You arrived at this chapter able to differentiate any function handed to you in the form $y = f(x)$. You leave it able to differentiate relations that are not solved for $y$, to find tangents on curves no algebra can untangle, to derive every inverse-function derivative, and to follow a chain of quantities changing together through time. All of it rested on one idea — the chain rule, applied through a hidden dependency.

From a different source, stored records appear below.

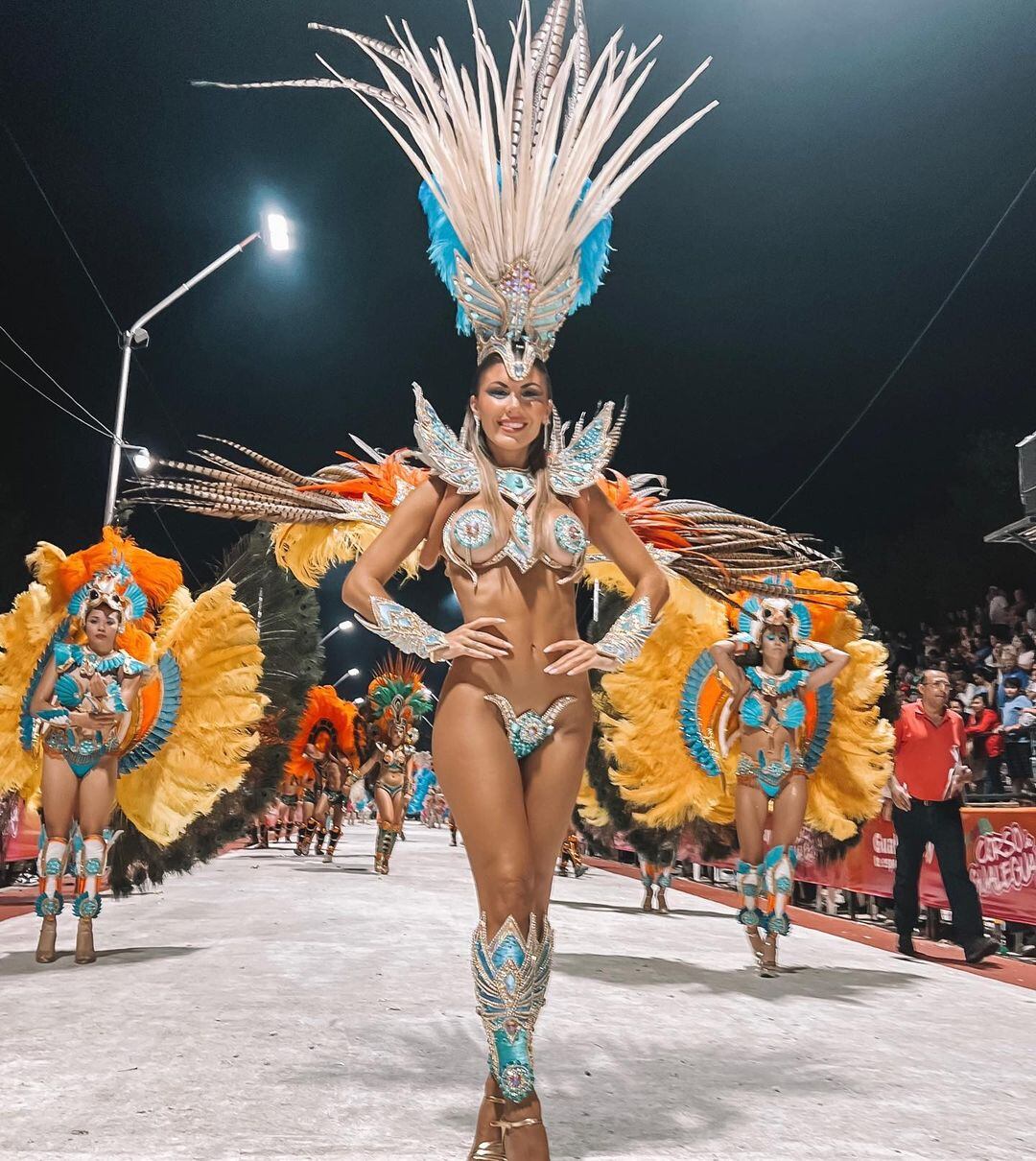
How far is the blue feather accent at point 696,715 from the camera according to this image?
23.3 ft

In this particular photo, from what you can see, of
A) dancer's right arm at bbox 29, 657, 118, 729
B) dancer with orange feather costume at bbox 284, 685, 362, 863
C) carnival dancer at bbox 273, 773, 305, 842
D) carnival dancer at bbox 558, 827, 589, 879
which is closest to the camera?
dancer's right arm at bbox 29, 657, 118, 729

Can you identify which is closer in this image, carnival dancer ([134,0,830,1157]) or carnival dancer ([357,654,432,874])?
carnival dancer ([134,0,830,1157])

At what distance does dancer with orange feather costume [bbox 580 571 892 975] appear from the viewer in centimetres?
641

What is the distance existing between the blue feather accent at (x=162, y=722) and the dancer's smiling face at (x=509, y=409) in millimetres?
3983

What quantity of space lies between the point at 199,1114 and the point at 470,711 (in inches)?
54.8

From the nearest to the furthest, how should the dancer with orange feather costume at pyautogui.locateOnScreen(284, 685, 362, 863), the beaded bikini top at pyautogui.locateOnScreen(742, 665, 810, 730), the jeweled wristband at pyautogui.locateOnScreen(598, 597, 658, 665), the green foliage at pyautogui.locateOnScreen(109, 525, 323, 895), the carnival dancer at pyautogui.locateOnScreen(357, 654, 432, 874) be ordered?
the jeweled wristband at pyautogui.locateOnScreen(598, 597, 658, 665), the beaded bikini top at pyautogui.locateOnScreen(742, 665, 810, 730), the green foliage at pyautogui.locateOnScreen(109, 525, 323, 895), the carnival dancer at pyautogui.locateOnScreen(357, 654, 432, 874), the dancer with orange feather costume at pyautogui.locateOnScreen(284, 685, 362, 863)

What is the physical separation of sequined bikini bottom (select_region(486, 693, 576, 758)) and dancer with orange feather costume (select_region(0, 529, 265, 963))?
12.3ft

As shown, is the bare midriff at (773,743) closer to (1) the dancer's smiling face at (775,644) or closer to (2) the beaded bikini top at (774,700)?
(2) the beaded bikini top at (774,700)

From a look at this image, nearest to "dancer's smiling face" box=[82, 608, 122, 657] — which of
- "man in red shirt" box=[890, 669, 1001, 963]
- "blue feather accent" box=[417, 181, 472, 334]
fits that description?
"blue feather accent" box=[417, 181, 472, 334]

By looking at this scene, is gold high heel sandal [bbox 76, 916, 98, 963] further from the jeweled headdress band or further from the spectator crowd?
the spectator crowd

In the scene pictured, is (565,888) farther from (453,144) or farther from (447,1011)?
(453,144)

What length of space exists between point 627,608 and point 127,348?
1117 centimetres

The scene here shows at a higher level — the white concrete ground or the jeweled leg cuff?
the jeweled leg cuff

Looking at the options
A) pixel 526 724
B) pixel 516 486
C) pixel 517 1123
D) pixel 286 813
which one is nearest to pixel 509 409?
pixel 516 486
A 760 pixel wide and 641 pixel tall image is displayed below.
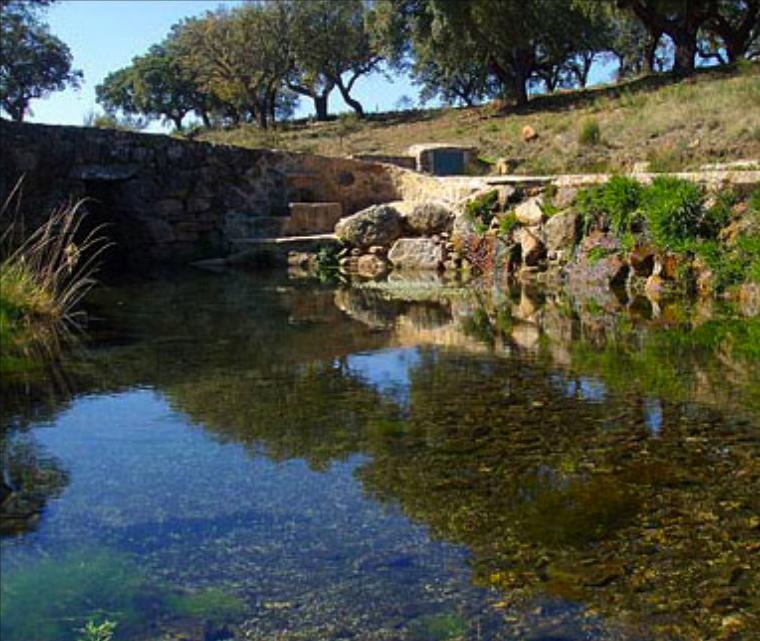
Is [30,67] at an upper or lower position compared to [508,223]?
upper

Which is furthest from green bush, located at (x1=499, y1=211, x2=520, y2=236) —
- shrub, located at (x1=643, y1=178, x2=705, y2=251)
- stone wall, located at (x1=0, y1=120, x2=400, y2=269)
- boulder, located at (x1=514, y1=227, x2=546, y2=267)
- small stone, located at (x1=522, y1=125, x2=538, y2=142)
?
small stone, located at (x1=522, y1=125, x2=538, y2=142)

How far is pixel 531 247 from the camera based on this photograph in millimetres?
13961

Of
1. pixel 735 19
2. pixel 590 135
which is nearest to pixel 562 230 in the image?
pixel 590 135

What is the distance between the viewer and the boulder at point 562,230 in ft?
43.8

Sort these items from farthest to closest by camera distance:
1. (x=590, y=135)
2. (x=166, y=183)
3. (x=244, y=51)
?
(x=244, y=51), (x=590, y=135), (x=166, y=183)

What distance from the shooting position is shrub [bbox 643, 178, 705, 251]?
37.8 ft

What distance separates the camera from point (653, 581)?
11.3ft

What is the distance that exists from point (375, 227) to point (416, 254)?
115 cm

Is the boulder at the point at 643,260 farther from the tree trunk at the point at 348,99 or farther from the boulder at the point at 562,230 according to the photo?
the tree trunk at the point at 348,99

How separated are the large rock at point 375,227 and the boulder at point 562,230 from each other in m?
3.85

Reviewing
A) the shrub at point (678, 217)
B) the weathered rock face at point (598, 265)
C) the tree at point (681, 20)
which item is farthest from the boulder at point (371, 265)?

Chapter 9 turns derivatives loose on the shape of functions: where they rise and fall, where they bend, where they peak. Several of those analyses lean on the implicit $y'$ and $y''$ you computed here. Chapter 10 then uses derivatives to find the best possible value of a quantity — the most for the least — and constrained optimization will repeatedly call on the implicit differentiation of constraints you practiced in §8.15. The technique you just learned is not finished; it is foundation.

Reflection

There is a quiet lesson in this chapter worth carrying forward. We did not invent a new kind of derivative. Implicit differentiation and related rates are the chain rule of Chapter 7, applied with the willingness to differentiate an equation we cannot solve and to let the answer involve more than one variable. The mathematics rewards that willingness: a circle's tangent falls out as $-x/y$, a ladder's fall as $-\tfrac{x}{y}\frac{dx}{dt}$, an economy's substitution rate as $-\frac{\alpha K}{\beta L}$ — all the same gesture, aimed at different worlds. Calculus is the mathematics of change, and change, it turns out, almost never arrives pre-solved for $y$. Now you can differentiate it anyway.